I can describe what’s going on here:

return rego.Function2(&rego.Function{
		Name: "group_parents",
		Decl: types.NewFunction(types.Args(types.S, types.A), types.A),
	},
		func(bctx rego.BuiltinContext, groupID, groupsData *ast.Term) (*ast.Term, error) {

A new group_parents function is defined, and has two arguments: the group id that you are looking for and the group structure described above. Accordingly for rego functions with three arguments there is a function Function3, with four Function4, etc.

Next, parse json with the structure and search recursively for all parents takes place. Difficulties arise when the result is returned, because opa-sdk interface is not very obvious.

values := []*ast.Term{}
for _, v := range parentGroups {
	val, err := ast.InterfaceToValue(v)
	if err != nil {
		return nil, fmt.Errorf("convert group to rego value: %v", err)
	}
	values = append(values, ast.NewTerm(val))
}

return ast.ArrayTerm(values...), nil

The function must return an array with all parent groups to go through the rules themselves. Therefore, we return ast.ArrayTerm. This is an array of rego values (Term) that must be previously created with ast.NewTerm. Before that you will also need to convert string values from the id of the ast.InterfaceToValue.

Now group_parents is available in rego policies.

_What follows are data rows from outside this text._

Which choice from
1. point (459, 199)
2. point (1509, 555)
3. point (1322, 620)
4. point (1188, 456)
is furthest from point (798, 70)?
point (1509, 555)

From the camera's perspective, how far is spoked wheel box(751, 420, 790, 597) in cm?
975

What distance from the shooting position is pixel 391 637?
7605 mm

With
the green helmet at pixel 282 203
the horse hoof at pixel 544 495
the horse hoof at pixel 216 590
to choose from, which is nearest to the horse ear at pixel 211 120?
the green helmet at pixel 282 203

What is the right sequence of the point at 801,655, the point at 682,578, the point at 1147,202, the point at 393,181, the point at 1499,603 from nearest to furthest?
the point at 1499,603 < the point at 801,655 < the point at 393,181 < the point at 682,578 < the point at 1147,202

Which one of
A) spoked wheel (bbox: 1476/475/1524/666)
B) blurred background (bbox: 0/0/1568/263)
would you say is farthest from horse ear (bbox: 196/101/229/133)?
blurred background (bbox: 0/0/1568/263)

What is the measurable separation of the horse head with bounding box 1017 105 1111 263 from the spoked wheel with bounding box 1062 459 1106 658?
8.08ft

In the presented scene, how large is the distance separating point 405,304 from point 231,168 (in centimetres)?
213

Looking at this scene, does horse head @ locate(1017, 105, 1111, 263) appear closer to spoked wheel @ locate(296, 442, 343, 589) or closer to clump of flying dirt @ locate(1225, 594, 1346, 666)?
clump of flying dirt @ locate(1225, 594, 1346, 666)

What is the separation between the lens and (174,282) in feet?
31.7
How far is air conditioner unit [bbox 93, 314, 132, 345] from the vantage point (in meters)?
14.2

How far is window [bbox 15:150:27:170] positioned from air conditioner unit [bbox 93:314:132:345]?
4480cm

I’ll show you how it works:

package group_search

import future.keywords.in

default parent_groups_is_ok = false

# Проверяем что группа SWAT состоит во всех вышестоящих группах billing и devops
parent_groups_is_ok {
   groups := group_parents("swat", data.groups)

   groups[0].name == "billing"
   groups[1].name == "devops"
}

# Убеждаемся что в лишних группах swat нет
parent_groups_not_exists {
   groups := group_parents("swat", data.groups)
   groups[_].name != "search"
}

Now I can test:

func TestGroupParentsOk(t *testing.T) {
   query, err := rego.New(
      rego.Query("data.group_search.parent_groups_is_ok"),
      RegoGroupParentsFunction()
      rego.LoadBundle("testdata"),
   ).PrepareForEval(context.Background())
   if err != nil {
      t.Fatalf("prepare rego query: %v", err)
   }

   resultSet, err := query.Eval(context.Background())
   if err != nil {
      t.Fatalf("eval rego query: %v", err)
   }

   if len(resultSet) == 0 {
      t.Error("undefined result")
   }

   assert.True(t, resultSet.Allowed())
}

func TestGroupParentsNotExist(t *testing.T) {
   query, err := rego.New(
      rego.Query("data.group_search.runtime_parent_groups_not_exists"),
      RegoGroupParentsFunction(),
      rego.LoadBundl("testdata"),
   ).PrepareForEval(context.Background())
   if err != nil {
      t.Fatalf("prepare rego query: %v", err)
   }

   resultSet, err := query.Eval(context.Background())
   if err != nil {
      t.Fatalf("eval rego query: %v", err)
   }

   if len(resultSet) == 0 {
      t.Error("undefined result")
   }

   assert.True(t, resultSet.Allowed())
}

Thus it is possible to extend the rego as much as you need. For example, add work with some external sources: databases, headlines, etc. Or how in my case to implement complex logic.